[What is being asked] Write out the material below exactly, beginning at the line that contains "How far from the observation" and ending with its last line, both ends included; write nothing else.

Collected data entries
BEGIN

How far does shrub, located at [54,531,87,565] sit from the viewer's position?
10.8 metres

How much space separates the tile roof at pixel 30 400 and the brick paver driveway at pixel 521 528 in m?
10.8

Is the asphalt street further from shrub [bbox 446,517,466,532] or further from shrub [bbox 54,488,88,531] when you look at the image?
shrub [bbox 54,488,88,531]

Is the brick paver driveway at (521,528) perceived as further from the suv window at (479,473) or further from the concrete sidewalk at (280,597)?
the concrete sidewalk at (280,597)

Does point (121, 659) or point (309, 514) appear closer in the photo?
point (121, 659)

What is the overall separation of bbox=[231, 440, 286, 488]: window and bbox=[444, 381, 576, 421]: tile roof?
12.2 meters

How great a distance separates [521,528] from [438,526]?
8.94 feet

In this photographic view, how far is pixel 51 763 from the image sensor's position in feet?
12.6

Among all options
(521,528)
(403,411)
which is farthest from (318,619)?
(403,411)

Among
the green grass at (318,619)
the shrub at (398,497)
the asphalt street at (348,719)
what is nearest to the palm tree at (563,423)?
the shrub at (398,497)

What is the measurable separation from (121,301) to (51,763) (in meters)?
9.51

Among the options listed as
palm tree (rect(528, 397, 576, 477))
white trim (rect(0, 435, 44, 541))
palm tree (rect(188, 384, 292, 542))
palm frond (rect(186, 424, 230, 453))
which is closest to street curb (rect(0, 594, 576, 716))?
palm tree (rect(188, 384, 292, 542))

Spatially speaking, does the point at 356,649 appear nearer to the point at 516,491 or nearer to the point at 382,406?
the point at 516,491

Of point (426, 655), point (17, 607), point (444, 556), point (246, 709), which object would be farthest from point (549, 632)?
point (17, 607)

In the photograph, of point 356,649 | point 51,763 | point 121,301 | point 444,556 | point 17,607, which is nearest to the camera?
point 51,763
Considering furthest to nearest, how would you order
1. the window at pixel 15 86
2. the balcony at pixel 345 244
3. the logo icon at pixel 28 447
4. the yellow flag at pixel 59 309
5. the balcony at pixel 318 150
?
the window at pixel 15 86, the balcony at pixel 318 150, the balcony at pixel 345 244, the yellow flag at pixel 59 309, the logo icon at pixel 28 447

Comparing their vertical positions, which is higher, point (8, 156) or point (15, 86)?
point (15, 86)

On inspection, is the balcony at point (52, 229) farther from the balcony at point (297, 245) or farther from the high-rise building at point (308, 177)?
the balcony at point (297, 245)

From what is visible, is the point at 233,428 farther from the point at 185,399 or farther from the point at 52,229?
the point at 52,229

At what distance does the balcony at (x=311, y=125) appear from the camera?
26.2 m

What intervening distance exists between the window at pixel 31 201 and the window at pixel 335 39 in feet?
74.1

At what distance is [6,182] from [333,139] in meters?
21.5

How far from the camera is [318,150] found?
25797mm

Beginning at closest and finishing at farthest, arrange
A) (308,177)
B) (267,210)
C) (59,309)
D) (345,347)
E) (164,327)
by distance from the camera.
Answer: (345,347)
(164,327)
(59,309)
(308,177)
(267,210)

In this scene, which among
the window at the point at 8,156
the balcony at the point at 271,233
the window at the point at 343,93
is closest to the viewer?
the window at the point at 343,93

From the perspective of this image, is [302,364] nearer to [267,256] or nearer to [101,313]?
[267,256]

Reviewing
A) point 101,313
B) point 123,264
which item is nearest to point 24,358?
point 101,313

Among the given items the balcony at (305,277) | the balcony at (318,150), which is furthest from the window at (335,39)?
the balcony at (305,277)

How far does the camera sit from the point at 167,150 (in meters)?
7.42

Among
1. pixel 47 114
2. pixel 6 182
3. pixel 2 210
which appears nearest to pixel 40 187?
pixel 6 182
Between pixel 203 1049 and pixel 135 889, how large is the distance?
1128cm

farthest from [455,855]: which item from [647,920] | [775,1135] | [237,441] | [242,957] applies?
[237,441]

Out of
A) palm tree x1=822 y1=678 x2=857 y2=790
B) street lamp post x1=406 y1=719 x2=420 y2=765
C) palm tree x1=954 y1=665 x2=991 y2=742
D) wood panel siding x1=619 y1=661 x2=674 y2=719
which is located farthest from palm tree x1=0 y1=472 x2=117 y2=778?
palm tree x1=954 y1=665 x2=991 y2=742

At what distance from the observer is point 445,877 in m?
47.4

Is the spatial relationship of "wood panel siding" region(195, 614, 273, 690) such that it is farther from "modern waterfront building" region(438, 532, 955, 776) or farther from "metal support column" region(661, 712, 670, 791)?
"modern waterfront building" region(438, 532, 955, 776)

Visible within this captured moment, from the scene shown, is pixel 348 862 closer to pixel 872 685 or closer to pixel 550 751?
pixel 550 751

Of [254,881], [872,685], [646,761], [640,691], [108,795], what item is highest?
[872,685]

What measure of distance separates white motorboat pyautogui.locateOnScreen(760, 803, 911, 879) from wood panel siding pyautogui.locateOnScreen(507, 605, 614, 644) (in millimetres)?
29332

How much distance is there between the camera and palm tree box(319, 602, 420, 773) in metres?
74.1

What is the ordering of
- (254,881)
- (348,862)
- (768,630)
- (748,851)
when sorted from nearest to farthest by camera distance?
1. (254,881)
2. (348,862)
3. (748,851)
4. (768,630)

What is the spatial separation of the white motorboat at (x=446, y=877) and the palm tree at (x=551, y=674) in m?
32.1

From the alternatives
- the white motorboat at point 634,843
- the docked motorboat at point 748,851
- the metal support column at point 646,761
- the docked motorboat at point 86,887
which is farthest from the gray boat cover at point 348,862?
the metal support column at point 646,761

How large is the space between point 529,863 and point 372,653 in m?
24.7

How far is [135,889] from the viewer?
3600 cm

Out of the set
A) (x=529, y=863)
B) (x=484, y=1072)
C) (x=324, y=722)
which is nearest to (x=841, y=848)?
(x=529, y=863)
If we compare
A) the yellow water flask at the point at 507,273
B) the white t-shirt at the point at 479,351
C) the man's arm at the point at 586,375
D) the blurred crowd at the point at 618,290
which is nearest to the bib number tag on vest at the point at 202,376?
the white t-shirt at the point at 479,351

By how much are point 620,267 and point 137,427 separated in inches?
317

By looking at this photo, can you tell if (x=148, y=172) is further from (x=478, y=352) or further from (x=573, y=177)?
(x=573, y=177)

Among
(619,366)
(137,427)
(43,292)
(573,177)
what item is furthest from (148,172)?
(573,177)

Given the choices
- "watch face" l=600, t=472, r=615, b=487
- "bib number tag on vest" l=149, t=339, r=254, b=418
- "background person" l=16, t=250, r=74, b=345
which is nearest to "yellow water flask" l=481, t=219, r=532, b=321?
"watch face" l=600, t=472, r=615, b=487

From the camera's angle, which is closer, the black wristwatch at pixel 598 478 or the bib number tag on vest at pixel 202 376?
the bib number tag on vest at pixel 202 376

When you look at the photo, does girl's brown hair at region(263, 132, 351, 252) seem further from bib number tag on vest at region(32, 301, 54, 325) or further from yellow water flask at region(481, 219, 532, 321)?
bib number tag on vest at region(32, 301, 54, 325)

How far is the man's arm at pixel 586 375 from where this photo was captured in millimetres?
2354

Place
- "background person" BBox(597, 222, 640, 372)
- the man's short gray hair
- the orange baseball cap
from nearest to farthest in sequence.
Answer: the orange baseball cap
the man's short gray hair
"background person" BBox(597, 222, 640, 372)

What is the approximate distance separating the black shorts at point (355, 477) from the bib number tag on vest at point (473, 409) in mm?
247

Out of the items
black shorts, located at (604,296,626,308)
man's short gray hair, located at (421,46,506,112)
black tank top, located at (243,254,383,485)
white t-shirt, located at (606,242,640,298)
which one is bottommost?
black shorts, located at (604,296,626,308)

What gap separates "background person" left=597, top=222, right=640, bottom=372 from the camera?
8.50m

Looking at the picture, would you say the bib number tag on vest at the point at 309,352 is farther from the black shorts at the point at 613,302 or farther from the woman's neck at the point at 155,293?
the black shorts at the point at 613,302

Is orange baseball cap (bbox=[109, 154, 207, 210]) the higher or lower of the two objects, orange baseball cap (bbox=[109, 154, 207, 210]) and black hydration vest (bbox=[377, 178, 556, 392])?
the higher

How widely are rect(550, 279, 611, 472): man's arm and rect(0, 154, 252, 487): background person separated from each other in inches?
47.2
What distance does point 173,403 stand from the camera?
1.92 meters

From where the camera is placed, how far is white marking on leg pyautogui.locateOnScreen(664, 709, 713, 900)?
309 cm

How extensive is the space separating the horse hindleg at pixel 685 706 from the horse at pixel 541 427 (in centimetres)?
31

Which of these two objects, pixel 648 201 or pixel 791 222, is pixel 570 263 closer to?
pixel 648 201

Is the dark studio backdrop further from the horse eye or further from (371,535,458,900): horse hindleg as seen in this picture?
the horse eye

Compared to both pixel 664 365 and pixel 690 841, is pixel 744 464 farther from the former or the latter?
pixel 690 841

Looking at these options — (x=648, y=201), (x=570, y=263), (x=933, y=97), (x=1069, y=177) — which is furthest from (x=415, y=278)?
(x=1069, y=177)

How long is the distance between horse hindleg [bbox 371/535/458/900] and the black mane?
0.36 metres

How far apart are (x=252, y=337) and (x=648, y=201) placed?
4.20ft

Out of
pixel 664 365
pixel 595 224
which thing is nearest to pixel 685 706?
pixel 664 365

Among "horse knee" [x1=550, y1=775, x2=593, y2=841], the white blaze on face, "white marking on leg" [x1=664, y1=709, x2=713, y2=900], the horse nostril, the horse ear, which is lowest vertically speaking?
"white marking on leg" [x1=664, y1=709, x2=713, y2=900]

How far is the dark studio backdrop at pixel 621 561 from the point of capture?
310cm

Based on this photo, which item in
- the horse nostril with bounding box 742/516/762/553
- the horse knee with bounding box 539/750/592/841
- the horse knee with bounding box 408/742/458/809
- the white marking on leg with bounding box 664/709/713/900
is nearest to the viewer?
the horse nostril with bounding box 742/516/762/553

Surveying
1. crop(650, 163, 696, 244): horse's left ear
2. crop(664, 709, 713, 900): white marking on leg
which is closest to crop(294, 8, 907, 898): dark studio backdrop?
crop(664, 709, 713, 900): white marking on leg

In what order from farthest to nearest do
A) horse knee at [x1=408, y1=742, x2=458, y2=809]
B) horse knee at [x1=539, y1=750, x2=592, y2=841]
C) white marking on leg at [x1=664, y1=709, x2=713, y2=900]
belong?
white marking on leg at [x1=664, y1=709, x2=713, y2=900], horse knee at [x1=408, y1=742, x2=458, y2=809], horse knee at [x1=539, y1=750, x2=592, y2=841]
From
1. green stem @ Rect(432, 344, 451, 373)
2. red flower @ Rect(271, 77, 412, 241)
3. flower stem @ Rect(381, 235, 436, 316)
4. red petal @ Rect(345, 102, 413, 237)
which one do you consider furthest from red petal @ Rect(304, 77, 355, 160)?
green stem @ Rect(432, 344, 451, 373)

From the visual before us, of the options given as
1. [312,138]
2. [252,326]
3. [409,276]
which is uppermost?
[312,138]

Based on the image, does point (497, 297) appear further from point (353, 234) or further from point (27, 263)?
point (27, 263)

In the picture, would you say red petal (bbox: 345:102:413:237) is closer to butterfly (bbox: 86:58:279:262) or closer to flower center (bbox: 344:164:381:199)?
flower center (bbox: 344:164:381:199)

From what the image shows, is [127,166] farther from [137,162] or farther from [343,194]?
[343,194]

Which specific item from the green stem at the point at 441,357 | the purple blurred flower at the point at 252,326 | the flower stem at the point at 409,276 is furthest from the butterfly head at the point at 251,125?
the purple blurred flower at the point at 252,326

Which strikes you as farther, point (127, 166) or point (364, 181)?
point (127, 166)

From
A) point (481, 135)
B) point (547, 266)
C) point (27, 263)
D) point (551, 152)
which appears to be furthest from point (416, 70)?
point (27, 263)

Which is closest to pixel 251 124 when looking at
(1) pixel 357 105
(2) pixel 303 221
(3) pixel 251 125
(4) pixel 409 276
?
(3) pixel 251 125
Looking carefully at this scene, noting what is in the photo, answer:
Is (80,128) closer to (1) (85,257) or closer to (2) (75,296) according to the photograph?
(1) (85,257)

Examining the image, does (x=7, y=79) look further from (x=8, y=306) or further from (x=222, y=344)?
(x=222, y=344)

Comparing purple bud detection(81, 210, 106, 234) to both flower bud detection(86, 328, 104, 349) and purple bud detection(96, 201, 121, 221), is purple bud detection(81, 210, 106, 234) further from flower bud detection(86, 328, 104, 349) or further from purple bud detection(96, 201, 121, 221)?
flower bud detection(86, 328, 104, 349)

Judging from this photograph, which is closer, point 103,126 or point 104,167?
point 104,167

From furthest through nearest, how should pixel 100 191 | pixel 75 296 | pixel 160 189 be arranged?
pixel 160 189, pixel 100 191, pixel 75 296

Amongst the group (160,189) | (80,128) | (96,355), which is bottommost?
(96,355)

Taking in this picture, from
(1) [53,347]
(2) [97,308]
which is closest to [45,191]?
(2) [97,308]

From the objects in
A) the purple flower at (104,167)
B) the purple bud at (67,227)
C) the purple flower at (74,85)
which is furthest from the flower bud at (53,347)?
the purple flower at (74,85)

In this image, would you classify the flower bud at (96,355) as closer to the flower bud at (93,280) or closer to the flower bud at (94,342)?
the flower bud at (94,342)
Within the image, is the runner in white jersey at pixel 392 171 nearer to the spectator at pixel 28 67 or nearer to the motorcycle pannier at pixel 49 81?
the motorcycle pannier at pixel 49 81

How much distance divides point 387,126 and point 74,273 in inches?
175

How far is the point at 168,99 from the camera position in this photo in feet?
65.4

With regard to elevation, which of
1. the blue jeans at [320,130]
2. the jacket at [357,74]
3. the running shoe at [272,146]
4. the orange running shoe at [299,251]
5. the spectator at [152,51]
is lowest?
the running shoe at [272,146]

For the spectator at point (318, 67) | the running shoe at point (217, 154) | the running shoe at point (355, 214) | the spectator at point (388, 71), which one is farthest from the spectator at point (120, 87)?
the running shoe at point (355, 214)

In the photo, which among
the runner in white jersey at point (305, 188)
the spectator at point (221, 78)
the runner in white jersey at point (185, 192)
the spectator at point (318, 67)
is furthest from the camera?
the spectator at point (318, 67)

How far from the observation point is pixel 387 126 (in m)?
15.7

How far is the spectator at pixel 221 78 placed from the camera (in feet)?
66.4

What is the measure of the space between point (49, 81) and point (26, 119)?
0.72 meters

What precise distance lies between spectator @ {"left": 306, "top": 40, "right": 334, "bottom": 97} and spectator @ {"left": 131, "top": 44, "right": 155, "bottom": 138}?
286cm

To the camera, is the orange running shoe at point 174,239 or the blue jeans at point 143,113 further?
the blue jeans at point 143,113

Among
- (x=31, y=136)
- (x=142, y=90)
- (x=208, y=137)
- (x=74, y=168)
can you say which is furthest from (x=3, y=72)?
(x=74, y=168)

END

[Exercise output]
How far from the observation point is pixel 387 126 (in m)?
15.7

How far is the spectator at pixel 221 78 placed from the camera (in feet)?
66.4

What is the measure of the space between point (49, 81) and point (26, 119)?
0.72 meters

What precise distance lies between spectator @ {"left": 306, "top": 40, "right": 334, "bottom": 97} and spectator @ {"left": 131, "top": 44, "right": 155, "bottom": 138}?
286cm

To the camera, is the orange running shoe at point 174,239 or the blue jeans at point 143,113 further?
the blue jeans at point 143,113

Among
- (x=31, y=136)
- (x=142, y=90)
- (x=208, y=137)
- (x=74, y=168)
can you say which is furthest from (x=3, y=72)?
(x=74, y=168)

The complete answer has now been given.